======== Selection ========

# good pre amp OTA



## tivofan2018 (Oct 19, 2018)

ok so i broke down and bought the usb dongle for my hopper 3. i can pick up all of my locals via antenna although channel 5 KTLA is a little screwy breaking up freezing. i am think that an amp would solve the problem. what are you guys all using and how long have you had your amp as there's a few out there that burn up with in a year


----------



## P Smith (Jul 25, 2002)

don't rush to install the amp - most likely you'll need good antenna, for sure outdoor type and do post your RF OTA diagram from tvfool/rabbitear/etc sites


----------



## tivofan2018 (Oct 19, 2018)

======== Extracted data ========

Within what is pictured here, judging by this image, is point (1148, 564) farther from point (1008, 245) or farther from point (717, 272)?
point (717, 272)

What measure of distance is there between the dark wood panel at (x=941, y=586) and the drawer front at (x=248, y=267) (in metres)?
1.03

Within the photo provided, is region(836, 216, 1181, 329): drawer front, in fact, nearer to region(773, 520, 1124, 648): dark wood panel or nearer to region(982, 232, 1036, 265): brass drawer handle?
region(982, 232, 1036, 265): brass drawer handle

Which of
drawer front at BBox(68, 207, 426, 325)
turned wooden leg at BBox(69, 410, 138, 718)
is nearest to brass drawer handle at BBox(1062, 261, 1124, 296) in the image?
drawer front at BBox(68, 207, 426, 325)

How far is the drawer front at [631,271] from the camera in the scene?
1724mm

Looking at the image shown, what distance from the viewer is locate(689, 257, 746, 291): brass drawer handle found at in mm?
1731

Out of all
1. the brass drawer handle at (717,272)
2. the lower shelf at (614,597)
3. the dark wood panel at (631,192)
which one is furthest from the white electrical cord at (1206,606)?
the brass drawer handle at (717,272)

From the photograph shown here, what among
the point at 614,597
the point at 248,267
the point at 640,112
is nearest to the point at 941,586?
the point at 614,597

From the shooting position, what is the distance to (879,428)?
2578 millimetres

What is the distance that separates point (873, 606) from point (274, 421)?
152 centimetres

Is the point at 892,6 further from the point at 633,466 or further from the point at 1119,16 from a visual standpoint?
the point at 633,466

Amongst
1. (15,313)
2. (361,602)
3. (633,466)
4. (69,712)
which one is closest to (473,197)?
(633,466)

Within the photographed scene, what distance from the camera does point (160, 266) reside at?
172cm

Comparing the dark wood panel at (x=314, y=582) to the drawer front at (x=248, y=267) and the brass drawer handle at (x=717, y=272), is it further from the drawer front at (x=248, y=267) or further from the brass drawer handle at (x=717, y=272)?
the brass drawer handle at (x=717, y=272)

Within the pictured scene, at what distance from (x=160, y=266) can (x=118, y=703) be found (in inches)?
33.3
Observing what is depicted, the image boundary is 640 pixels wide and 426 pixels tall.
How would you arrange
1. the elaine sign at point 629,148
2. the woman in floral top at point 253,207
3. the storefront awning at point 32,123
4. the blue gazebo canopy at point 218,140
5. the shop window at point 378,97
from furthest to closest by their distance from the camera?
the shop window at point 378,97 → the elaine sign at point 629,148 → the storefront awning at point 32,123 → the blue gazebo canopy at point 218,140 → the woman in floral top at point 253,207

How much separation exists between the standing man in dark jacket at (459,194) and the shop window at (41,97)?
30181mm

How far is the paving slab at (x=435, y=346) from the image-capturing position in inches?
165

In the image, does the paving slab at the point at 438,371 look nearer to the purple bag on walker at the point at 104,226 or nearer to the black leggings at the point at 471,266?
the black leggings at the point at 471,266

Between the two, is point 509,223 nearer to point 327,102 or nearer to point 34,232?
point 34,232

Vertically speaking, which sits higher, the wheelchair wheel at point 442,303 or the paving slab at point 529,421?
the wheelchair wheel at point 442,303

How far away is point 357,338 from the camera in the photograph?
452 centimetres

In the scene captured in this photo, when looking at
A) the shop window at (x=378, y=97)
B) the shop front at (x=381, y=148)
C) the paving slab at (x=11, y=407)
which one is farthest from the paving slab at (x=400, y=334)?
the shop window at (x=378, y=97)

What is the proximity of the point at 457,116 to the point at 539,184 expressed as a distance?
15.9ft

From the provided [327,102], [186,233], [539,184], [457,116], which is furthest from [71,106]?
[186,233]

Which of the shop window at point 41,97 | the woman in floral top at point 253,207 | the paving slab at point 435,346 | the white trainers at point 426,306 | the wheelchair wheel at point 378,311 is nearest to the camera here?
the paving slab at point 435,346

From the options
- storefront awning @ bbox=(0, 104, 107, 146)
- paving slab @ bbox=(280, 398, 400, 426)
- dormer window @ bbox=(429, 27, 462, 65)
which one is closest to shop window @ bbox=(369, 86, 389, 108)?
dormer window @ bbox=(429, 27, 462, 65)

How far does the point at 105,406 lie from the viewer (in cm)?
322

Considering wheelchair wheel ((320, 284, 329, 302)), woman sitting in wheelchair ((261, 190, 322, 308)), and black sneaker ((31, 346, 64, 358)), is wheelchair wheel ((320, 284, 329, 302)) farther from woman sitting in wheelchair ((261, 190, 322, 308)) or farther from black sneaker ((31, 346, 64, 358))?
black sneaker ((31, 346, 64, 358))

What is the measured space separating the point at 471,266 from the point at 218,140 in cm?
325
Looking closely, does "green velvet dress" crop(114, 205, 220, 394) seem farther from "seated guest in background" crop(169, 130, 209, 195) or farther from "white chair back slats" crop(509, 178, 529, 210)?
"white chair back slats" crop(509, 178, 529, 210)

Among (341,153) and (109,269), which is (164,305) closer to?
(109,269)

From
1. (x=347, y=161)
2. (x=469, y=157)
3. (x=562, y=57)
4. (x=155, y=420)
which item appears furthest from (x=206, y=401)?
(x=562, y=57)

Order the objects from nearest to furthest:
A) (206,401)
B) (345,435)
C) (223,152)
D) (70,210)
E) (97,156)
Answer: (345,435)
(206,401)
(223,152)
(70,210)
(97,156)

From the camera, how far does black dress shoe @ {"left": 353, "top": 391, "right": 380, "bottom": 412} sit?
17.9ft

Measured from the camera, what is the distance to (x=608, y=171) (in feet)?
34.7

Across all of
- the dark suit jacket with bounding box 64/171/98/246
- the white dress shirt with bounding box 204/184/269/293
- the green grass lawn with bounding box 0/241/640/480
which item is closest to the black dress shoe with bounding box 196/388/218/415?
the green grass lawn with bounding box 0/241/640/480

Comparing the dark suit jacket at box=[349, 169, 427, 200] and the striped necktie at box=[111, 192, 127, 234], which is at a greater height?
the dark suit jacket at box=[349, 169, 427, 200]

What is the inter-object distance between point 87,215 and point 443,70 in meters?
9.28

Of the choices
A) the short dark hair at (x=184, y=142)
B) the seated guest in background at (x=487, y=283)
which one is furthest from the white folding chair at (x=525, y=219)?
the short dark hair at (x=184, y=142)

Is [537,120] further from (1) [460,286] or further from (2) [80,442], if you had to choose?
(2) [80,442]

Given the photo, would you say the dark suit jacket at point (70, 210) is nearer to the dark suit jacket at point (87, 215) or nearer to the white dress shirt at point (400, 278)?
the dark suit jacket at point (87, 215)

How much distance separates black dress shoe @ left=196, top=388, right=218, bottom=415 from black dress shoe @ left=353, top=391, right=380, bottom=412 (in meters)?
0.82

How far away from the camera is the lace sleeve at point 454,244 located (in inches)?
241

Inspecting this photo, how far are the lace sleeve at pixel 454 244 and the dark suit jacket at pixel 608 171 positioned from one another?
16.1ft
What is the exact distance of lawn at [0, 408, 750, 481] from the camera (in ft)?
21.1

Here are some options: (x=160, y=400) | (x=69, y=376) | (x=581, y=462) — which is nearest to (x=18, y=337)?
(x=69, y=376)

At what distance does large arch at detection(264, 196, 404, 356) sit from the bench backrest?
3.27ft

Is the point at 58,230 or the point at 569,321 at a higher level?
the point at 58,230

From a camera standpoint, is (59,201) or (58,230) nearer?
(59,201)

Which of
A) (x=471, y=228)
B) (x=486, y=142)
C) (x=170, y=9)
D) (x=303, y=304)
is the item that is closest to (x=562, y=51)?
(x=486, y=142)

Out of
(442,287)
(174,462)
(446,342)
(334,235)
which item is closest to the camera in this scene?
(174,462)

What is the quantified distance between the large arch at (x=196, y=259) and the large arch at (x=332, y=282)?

========

(Brief)
Quote the entire forum thread on OTA pre amps word for word. The records were taken from a different source than the thread about the OTA pre amp.

(Exercise answer)
# good pre amp OTA



## tivofan2018 (Oct 19, 2018)

ok so i broke down and bought the usb dongle for my hopper 3. i can pick up all of my locals via antenna although channel 5 KTLA is a little screwy breaking up freezing. i am think that an amp would solve the problem. what are you guys all using and how long have you had your amp as there's a few out there that burn up with in a year


----------



## P Smith (Jul 25, 2002)

don't rush to install the amp - most likely you'll need good antenna, for sure outdoor type and do post your RF OTA diagram from tvfool/rabbitear/etc sites


----------



## tivofan2018 (Oct 19, 2018)